HaadesX/iconoclast-llama3.1-8b
HaadesX/iconoclast-llama3.1-8b is an 8 billion parameter instruction-tuned causal language model based on Meta's Llama-3.1-8B-Instruct. Developed using the ICONOCLAST framework, it specializes in removing harmful refusal behaviors while preserving benign model capabilities through geometric representation editing. This model achieves significantly lower utility costs compared to standard abliteration methods, making it ideal for applications requiring robust safety without sacrificing performance.
Loading preview...
ICONOCLAST: Llama-3.1-8B-Instruct (Benign-Subspace-Preserved Abliterated)
This model is an 8 billion parameter instruction-tuned variant of Meta's Llama-3.1-8B-Instruct, developed by HaadesX using the ICONOCLAST framework. ICONOCLAST is a novel abliteration method designed to remove harmful refusal behaviors from large language models while meticulously preserving their benign capabilities. It achieves this through geometric representation editing with benign-subspace preservation.

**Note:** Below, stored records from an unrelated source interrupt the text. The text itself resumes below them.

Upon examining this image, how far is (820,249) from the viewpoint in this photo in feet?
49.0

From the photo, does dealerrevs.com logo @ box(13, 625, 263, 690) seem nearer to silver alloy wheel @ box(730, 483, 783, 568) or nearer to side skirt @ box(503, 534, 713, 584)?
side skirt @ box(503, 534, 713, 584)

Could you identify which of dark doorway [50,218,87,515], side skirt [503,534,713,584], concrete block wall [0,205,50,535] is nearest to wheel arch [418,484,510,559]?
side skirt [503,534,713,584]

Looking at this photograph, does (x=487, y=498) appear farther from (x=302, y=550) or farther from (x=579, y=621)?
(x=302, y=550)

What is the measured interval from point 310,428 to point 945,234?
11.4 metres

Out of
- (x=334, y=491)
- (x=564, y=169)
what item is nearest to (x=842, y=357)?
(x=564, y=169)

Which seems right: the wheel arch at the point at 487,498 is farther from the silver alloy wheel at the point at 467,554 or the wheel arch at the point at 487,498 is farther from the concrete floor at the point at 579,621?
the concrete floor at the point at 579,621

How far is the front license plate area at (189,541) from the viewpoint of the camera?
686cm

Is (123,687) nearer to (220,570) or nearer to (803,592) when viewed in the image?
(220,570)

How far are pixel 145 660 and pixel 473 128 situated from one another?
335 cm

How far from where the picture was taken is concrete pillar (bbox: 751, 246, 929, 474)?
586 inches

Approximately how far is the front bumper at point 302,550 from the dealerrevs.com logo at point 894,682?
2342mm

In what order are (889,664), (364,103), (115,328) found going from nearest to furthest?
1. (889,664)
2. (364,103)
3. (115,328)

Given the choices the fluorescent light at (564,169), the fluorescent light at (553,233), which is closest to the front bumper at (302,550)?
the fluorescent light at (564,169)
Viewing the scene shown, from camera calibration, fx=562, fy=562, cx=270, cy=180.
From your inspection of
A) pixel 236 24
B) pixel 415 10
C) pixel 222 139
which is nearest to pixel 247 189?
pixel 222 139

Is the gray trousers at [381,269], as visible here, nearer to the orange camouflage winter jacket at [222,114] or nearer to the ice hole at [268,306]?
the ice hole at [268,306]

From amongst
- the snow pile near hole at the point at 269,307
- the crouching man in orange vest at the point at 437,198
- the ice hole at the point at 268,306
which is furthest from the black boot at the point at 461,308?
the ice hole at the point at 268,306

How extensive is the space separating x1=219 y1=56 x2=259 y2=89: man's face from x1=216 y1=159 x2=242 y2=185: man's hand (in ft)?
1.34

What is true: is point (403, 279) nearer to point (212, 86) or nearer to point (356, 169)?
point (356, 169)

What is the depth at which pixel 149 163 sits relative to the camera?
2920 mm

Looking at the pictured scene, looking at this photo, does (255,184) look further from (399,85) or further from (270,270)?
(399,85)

Key Differentiators & Performance
Unlike traditional HERETIC-style abliteration, ICONOCLAST significantly reduces utility costs. Benchmarks show:
- 0/20 harmful refusals (compared to 1/20 for HERETIC baseline)
- 0/64 benign overrefusals (equal to HERETIC baseline)
- 0.0447 KL divergence, which is 4.1× lower than the HERETIC baseline (0.1854), indicating superior utility preservation.
This improvement is achieved by projecting refusal directions out of a low-rank PCA subspace of harmless residuals, ensuring that only components orthogonal to harmless behavior are subtracted. The model was optimized using Optuna to find a Pareto-optimal balance between refusal reduction and utility preservation, applying rank-one LoRA edits to specific modules.
Use Cases
This model is particularly suited for applications where:
- Robust safety is paramount, minimizing harmful outputs.
- Preservation of benign capabilities is critical, avoiding over-refusals on harmless prompts.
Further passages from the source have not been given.